The issue, subscription or purchase of shares in the Company is subject to specific legal or regulatory restrictions in certain jurisdictions. Neither the Company nor the Managers assume any responsibility in the event there is a violation by any person of such restrictions. The distribution of this release may in certain jurisdictions be restricted by law. Persons into whose possession this release comes should inform themselves about and observe any such restrictions. Any failure to comply with these restrictions may constitute a violation of the securities laws of any such jurisdiction.

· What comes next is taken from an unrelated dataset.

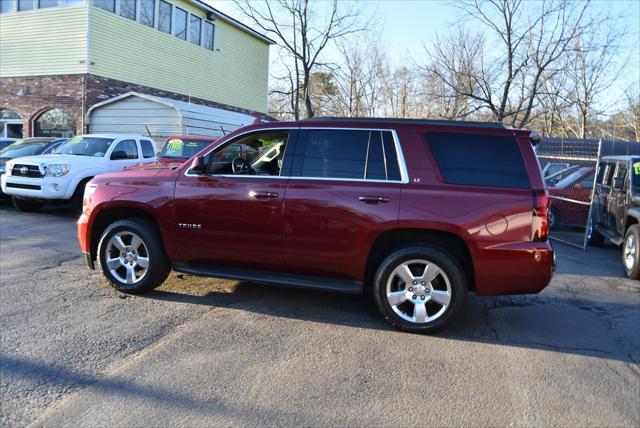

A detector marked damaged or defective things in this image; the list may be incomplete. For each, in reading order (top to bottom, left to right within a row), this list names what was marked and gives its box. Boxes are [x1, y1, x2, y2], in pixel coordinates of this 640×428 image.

cracked pavement [0, 203, 636, 424]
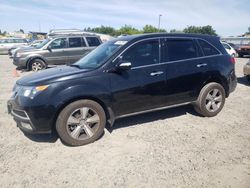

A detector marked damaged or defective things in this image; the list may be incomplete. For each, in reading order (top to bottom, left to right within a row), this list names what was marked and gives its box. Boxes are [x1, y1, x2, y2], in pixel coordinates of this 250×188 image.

The Managers are acting for the Company and no one else in connection with the potential Private Placement in the Company, and will not be responsible to anyone other than the Company providing the protections afforded to their respective clients or for providing advice in relation to the Private Placement and/or any other matter referred to in this release.

Forward-looking statements: This release and any materials distributed in connection with this release may contain certain forward-looking statements. By their nature, forward-looking statements involve risk and uncertainty because they reflect the Company's current expectations and assumptions as to future events and circumstances that may not prove accurate. A number of material factors could cause actual results and developments to differ materially from those expressed or implied by these forward-looking statements.